# Who's made the paper



## Darkside (Aug 6, 2007)

My neighbor asked if she could call the paper. I was hesitant, but eventually said it was fine.
I was wondering who all has had articles in the paper and if you have posted somewhere.


----------



## Death Wraith (Mar 23, 2006)

Two years ago was our first time setting-up with tombstones, fog machine, lightning, etc and we had a picture on the front page. Nothing since then.

DW


----------



## trishaanne (Aug 20, 2005)

Our newspaper stopped putting in articles about human haunters and decided that the way to go was to send in pictures of your pets in costumes!  However, before they changed their policy, we were in the small local paper 3 years ago and the major newspaper 2 years ago. I was surprised how far people drove to see our stuff after seeing it in the paper.


----------



## JohnnyL (Aug 17, 2006)

- Provided material
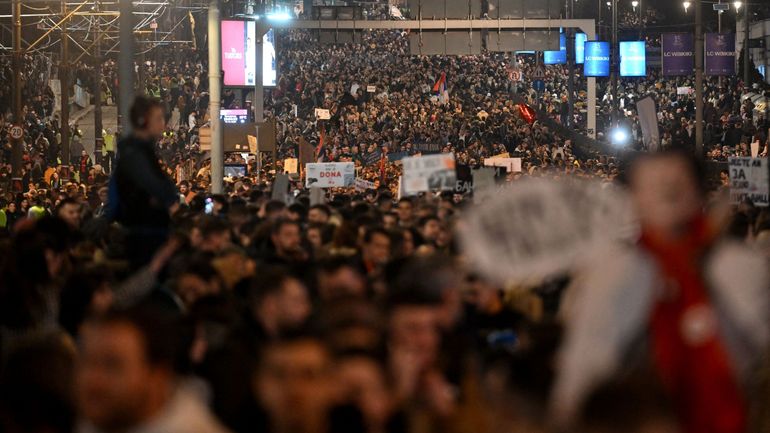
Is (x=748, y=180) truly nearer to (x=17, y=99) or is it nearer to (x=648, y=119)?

- What you will do
1. Reproduce word for word the passage of the forum thread about appearing in the newspaper between "## Darkside (Aug" and "(Mar 23, 2006)", inclusive.
2. Extend the forum thread about appearing in the newspaper, picking up from its final line.
The material was drawn from a separate source.

- Answers to the exercises
1.
## Darkside (Aug 6, 2007)

My neighbor asked if she could call the paper. I was hesitant, but eventually said it was fine.
I was wondering who all has had articles in the paper and if you have posted somewhere.


----------



## Death Wraith (Mar 23, 2006)

2.
Was featured on the front page of the North County Times here in San Diego county. They even had be cutout at the top by the logo. 

I'll have to some day scan that in.


----------



## Front Yard Fright (Dec 23, 2005)

We actually made our local paper here today!
I am going to be interviewed tomorrow by a major paper,
And then there is talk about us getting on the news!
This year is going to be great!
.


----------



## kevin242 (Sep 30, 2005)

I made page three of my local paper last year, I have it posted on my blog if anyone wants to read it.


----------



## Darkside (Aug 6, 2007)

Good write-up Kevin.
Front Yard Fright - How did yours go?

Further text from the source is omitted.